In summary, gastrointestinal irritation, particularly of the forestomach, was the primary effect after application via gavage but not after application via the diet. This is consistent with the primary irritant properties of the AS and the bolus effect after application by gavage. Notably, gavage studies that included recovery groups indicated that systemic effects other than forestomach irritation were fully reversible. Moreover, administration via gavage (see developmental toxicity studies as well) does not allow differentiating between systemic effects as a consequence of the local irritation or due to specific substance properties (e.g. leucocytosis). The study investigating the dermal route resulted in significant local irritation. It provided some evidence of systemic toxicity however there is insufficient information to determine if these effects represented a direct toxic effect from systemic exposure to AS or if the response was associated with the significant dermal inflammation. Thus, the NOAEL used for the risk assessment should be based on a dietary study to assess potential systemic toxicity resulting from repeated exposures to AS. After administration in the diet, the liver was the only target organ identified. Adaptive effects on this organ included an increase in liver weight, enlargement of liver cells and elevated levels of liver enzymes. Liver effects were more apparent in dietary studies, partly because these allowed administration of higher doses of the test material with less GI tract injury.

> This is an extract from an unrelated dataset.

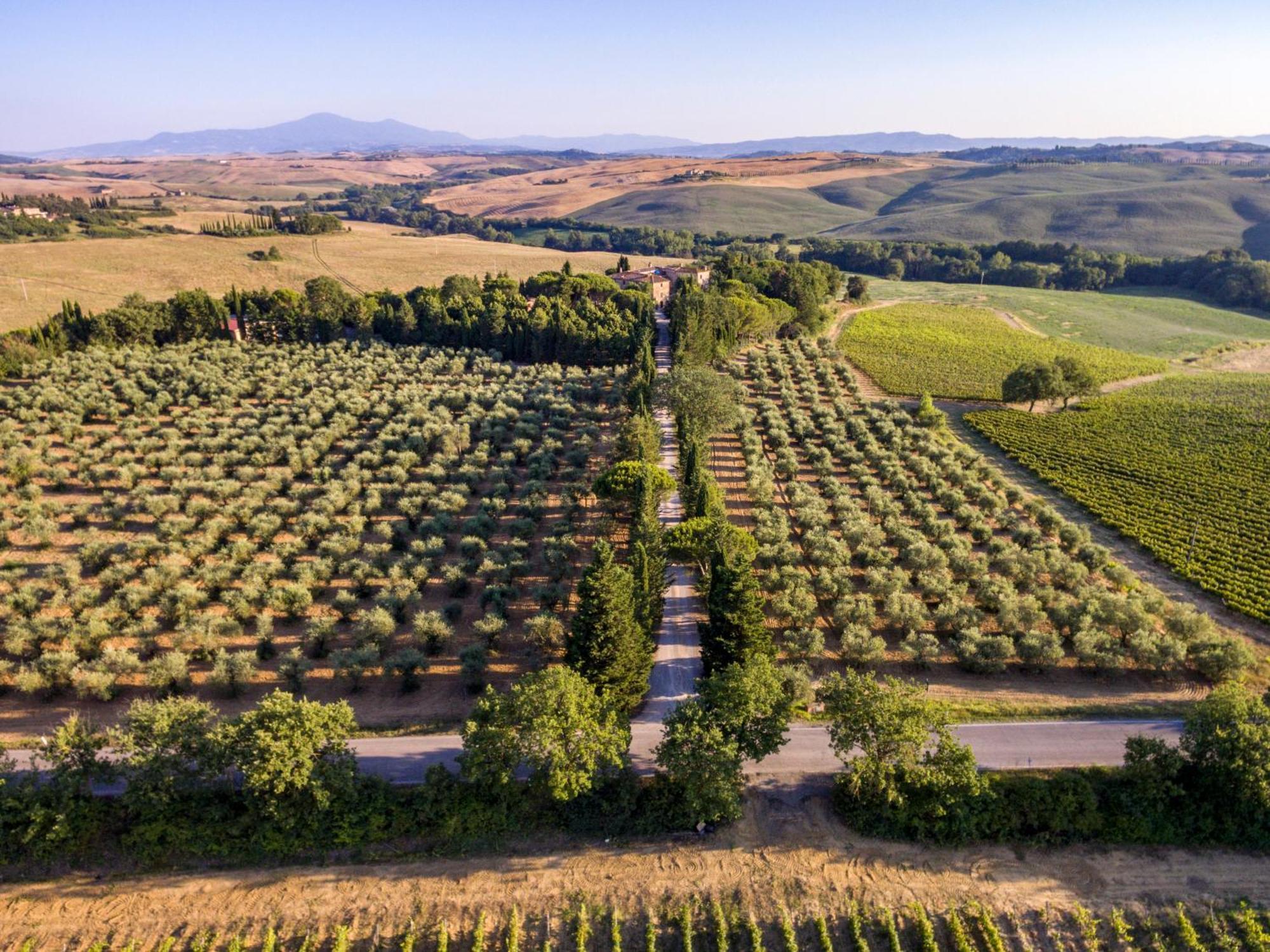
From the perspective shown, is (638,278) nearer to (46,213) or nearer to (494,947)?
(494,947)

The listing of all dietary NOAELs and LOAELs in Table 1 shows that the spacing of the concentrations in the chronic toxicity studies was very high. On the other hand, the NOAELs of the subchronic studies are all in the same range and about 4.5 times higher.

  

Table 1: NOAELs and LOAELs (for a.i.) for repeated dietary dose toxicity studies of AS in rats

Substance

Duration

(weeks)

NOAEL

(mg/kg bw/day)

LOAEL

(mg/kg bw/day)

Reference

C12AS Na

13

430

> 430

Walker et al. (1967)

C12AS Na

13

460

920

Munday et al. (1976b)

C10-16AS Na

13

201/254

> 201/>254

Killeen and Rapp (1976)

C12-15AS Na

13

488

1016

Munday et al. (1976a)

C13-15AS Na

13

512

1007

Munday et al. (1977a)

C16-18AS Na

13

482

970

Munday et al. (1977b)

C12-15AS Na

104

113

1125

Munday et al. (1995a,b)

The NOAELs and LOAELs achieved within the different studies draw a coherent picture. The NOAEL of the chronic toxicity study (113 mg/kg bw/d) as well as the NOAEL of 254 mg/kg bw/d in the study of Killeen and Rapp (1976) represent unreasonably low doses for risk assessment. The relatively low values are due to the chosen dose level and the dose spacing, respectively. No effects were observed at both dose levels. Since the subchronic and chronic LOAELs are in the same range and the subchronic NOAELs do not conflict with the chronic LOAEL, one of the subchronic NOAELs can be chosen as basis for risk assessment. Based on the described effects and argumentations, the dietary NOAEL of 488 mg/kg bw/d (Munday et al., 1976a) representing an average of all NOAEL was chosen for the risk assessment of oral and dermal exposure.

References:

[1] SIDS initial assessment profile, (2007);
http://www.aciscience.org/docs/Alkyl_Sulfates_Final_SIAP.pdf

[2] (HERA Draft report, 2002);
http://www.heraproject.com/files/3-HH-04-%20HERA%20AS%20HH%20web%20wd.pdf


Justification for classification or non-classification

 The available data on repeated toxicity do not meet the criteria for classification according to Regulation (EC) 1272/2008 or Directive 67/548/EEC, and are therefore conclusive but not sufficient for classification.